Dès lors, la SARL LE CONCORDE sera condamnée à restituer à la SAS KRONENBOURG, à titre d’indemnité contractuelle de résiliation, l’investissement consenti par elle lors de la conclusion du contrat, soit en l’espèce l’avance de 6 300 euros HT majoré du montant de la TVA en vigueur correspondant à 175 HL, soit 7 560 euros.
Conformément à l’article 1231-7 du code civil, cette indemnité portera intérêts au taux légal à compter du présent jugement.

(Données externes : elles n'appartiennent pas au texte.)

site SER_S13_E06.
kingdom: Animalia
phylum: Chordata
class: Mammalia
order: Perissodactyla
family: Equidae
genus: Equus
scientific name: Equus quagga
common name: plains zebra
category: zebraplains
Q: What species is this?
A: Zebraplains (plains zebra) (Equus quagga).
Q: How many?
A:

Enfin, la partie défenderesse sera condamnée aux dépens et à payer à la SAS KRONENBOURG la somme de 500 euros en application des dispositions de l’article 700 du code de procédure civile.
PAR CES MOTIFS
Le Tribunal Judiciaire de Strasbourg, statuant par mise à disposition au greffe, par décision réputée contradictoire et en premier ressort :
ECARTE des débats l’intégralité des pièces de la SARL LE CONCORDE ;
PRONONCE la résiliation de l’accord commercial bière conclu le 3 mars 2020 entre la SAS KRONENBOURG et la SARL LE CONCORDE ;
En conséquence,
CONDAMNE la SARL LE CONCORDE à payer à la SAS KRONENBOURG la somme de 7 560 euros, à titre d’indemnité contractuelle de résiliation, assortie des intérêts au taux légal à compter du présent jugement ;
CONDAMNE la SARL LE CONCORDE à payer à la SAS KRONENBOURG la somme de 500 euros au titre de l’article 700 du code de procédure civile ;
CONDAMNE la SARL LE CONCORDE aux dépens ;
RAPPELLE que la présente décision est revêtue de l’exécution provisoire en toutes ses dispositions.
Ainsi fait et prononcé les jour, mois et an susdits, siégeant Madame KARATAS, présidant l’audience, assistée de Madame le greffier, qui ont signé la minute de la présente décision.